▶ [Teks Bacaan]:
#####

Selasa, 29 Juli 2008

Mereka Tidak Butuh Pentungan

Oleh Dedy Armayadi

Nama aslinya Mashuri. Saya sering panggil dia dengan nama si abang. Kita sudah lama kenal. Hampir setiap hari saya beli rokok di gerobaknya.

Si abang seorang pedagang kaki lima. Ia mangkal tepat di pinggir Bundaran Untan. Sudah delapan tahun dia berjualan di gerobak. Dia menjual rokok, makanan ringan, air mineral, dan sebagainya. Dia juga menjual bensin dan buka bengkel kecil-kecilan seperti tambal ban, servis motor, dan lain-lain.

Hampir setiap hari ia dan keluarganya bekerja. Kalau tidak si abang yang jaga gerobak, adik atau istrinya yang jaga. Mereka sekeluarga kerja sebagai pedagang kaki lima. Dan penghasilannya lumayan, Rp 50.000 per hari. Penghasilannya itu dia gunakan buat membiayai kehidupan sehari-hari, bahkan untuk kuliah istri si abang dan membiayai anaknya yang di sekolah dasar.

Hampir setiap hari si abang gelisah, was-was, dan tak tenang. Satuan polisi pamong praja (Satpol PP) sewaktu-waktu bisa datang merazia. Kata si abang, belakangan Satpol PP rajin merazia. Barang-barang pedagang kaki lima yang tak sempat diamankan bakal dibawa Satpol PP. Si abang pernah kelahi dengan Satpol PP. Dia melawan karena mau mempertahankan kompresor, mesin satu-satu miliknya buat mengisi angin ban motor pelanggannya. Adik si abang bahkan pernah di borgol dan diangkut ke mobil. Juga karena melawan.

Si abang takut dengan Satpol PP. Tapi toh si abang tetap saja berjualan di Bundaran Untan. Buat menyiasati agar gerobaknya tak diangkut, dia hanya mengeluarkan gerobaknya di malam hari. Sedang siangnya dia tetap berjualan, tapi lebih untuk jual bensin dan buka bengkel.

Saya tanyakan kepada si abang, kenapa tetap berjualan di Bundaran Untan. Si abang bilang, dia tetap harus berjualan karena tidak punya kerjaan lain. Lagi pula jadi pedagang kaki lima kerjaan halal, ketimbang mencuri, merampok atau kerjaan yang tidak halal lainnya. Si abang juga bilang dia tak punya keahlian lain selain kerja-kerja seperti yang biasa dilakukannya. Si abang pandai menambal ban, makanya dia buka bengkel.

Dia pilih Bundaran Untan karena tempatnya strategis. Di situ banyak pelanggan. Mulai dari mahasiswa, dosen sampai pegawai. Orang-orang tak perlu jauh-jauh menyeret motornya ketika habis bensin atau bannya bocor. Karena di Bundaran Untan jadi tempat strategis, setiap harinya dia bisa dapat penghasilan lumayan. Tidak heran kalau si abang tetap bertahan, meski setiap hari dia dihantui rasa was-was, dikejar-kejar Satpol PP.

#####

▶ [Soal a]:
Berdasarkan teks bacaan, berapa penghasilan si abang setiap hari?
Teks bacaan di atas tidak ada hubungannya dengan entri-entri yang disajikan sesudahnya.

[Baris-baris dari dataset segmentasi]

#####

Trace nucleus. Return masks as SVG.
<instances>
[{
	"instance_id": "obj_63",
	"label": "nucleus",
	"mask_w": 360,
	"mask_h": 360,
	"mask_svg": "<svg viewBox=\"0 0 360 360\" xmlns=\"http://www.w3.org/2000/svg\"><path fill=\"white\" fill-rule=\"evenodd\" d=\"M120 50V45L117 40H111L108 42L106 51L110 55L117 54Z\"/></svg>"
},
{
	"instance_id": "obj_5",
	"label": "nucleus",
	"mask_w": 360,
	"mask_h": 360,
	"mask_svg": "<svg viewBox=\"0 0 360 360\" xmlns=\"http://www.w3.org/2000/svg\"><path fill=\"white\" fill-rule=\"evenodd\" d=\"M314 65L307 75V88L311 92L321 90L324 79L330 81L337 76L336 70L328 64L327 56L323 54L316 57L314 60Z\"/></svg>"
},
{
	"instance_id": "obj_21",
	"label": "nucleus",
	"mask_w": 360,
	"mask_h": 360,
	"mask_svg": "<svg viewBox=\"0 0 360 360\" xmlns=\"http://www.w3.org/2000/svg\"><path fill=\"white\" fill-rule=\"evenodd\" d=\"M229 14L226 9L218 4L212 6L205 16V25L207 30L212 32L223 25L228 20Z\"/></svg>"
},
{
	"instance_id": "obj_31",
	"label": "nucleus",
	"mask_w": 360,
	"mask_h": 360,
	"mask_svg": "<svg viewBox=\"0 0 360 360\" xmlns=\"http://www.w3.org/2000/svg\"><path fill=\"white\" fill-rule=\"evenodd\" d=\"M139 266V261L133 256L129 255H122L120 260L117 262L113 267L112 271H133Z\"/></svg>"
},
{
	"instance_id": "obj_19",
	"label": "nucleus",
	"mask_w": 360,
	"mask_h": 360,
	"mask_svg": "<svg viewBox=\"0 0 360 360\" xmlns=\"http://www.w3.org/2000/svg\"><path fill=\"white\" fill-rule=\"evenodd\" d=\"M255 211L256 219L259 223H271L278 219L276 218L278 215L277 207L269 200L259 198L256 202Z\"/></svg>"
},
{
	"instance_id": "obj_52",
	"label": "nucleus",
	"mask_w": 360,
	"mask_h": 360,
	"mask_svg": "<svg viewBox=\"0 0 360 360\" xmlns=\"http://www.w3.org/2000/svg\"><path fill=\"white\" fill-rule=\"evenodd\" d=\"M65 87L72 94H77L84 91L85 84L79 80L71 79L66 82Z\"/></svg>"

#####

▶ [Soal b]:
Sajikan ulang baris-baris entri, mulai dari baris pertama entri sampai dengan baris yang memuat "50V45L117 40H111L108 42L106", dalam bentuk tabel Markdown dengan kolom No dan Baris, tanpa menyertakan baris kosong.

▶ [Penyelesaian a]:
Rp 50.000 per hari.

▶ [Penyelesaian b]:
| No | Baris |
|---|---|
| 1 | Trace nucleus. Return masks as SVG. |
| 2 | <instances> |
| 3 | [{ |
| 4 | 	"instance_id": "obj_63", |
| 5 | 	"label": "nucleus", |
| 6 | 	"mask_w": 360, |
| 7 | 	"mask_h": 360, |
| 8 | 	"mask_svg": "<svg viewBox=\"0 0 360 360\" xmlns=\"http://www.w3.org/2000/svg\"><path fill=\"white\" fill-rule=\"evenodd\" d=\"M120 50V45L117 40H111L108 42L106 51L110 55L117 54Z\"/></svg>" |